I’ve definitely got a serious case of wanderlust, addicted to the exhilarating rush of stepping out into another part of the world. This part of it is so far both foreign and familiar — I knew I’d made the right vacation choice when I entered a nearby mall and found myself face to face with a mobile phone kiosk inside. Strangely, my Treo isn’t proving to be as useful as it was in Hawaii. There I could almost do without my laptop, only needing it for entries to this site. And if I was a real geek, I could probably figure out a way to do that as well. But for some reason, none of the four GSM providers in Sydney will let me get on the wireless Internet. Luckily, I’ve got a high-speed connection right here in my hotel room.

I was wondering what my Sydney accommodations would be like. I’ve had bad experiences in Holiday Inns before — small rooms that stink of cheap air freshener and bathrooms that only a submarine crew could love. On paper (or at least on the Holiday Inn website) this place had a perfect location at a reasonable price. I wasn’t disappointed. Turns out this used to be the Furama Hotel, and has kept the best qualities of its former marque. I was expecting to be homeless until check-in time; instead, I got a room upon my 8am arrival, and not just the room I had booked, but a free upgrade to a two room business-class suite. This place could sleep five!

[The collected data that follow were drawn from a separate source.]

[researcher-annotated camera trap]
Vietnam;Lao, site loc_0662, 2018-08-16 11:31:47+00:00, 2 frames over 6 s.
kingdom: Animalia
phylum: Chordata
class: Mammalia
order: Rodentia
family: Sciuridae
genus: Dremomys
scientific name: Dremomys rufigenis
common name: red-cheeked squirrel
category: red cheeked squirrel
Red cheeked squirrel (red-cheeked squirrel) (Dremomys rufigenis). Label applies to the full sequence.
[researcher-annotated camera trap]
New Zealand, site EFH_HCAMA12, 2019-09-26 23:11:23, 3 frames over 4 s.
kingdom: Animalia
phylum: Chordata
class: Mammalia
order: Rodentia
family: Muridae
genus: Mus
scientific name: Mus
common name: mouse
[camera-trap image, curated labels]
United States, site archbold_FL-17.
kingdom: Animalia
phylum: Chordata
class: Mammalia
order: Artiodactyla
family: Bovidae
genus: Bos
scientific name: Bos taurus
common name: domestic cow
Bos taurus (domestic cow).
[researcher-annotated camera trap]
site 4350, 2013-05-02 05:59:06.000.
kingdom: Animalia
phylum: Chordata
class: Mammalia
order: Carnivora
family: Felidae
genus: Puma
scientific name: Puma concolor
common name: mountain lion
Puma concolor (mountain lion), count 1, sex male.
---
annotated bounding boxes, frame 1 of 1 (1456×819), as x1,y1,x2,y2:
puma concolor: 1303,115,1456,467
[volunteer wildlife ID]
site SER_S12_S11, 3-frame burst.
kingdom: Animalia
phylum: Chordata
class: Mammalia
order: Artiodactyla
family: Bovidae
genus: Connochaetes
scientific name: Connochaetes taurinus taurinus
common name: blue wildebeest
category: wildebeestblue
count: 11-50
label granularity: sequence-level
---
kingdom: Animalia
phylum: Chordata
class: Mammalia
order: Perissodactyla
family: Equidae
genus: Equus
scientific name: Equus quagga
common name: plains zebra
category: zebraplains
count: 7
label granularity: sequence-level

Not able to sleep myself, I set out to reconnoiter the area. Someone had told me that Sydney was a lot like Toronto; if so, then Darling Harbour is a lot like Chinatown, Ontario Place, the Eaton Centre, The Royal Ontario Museum and Casino Rama squeezed into a couple of city blocks. A monorail passes by below my window (I don’t hear it) connecting to all the attractions. On foot, it took me all afternoon to cover about half of it. Though my interest was piqued by the new Nokia picture phone I did the right thing instead and picked up some presents for my nieces and nephew.

I was hoping to pay an evening visit to the casino, but surrendered to jet lag and fell asleep during the six o’clock news. With eleven hours of executive sleep now under my belt, I should be able to keep a more reasonable local schedule.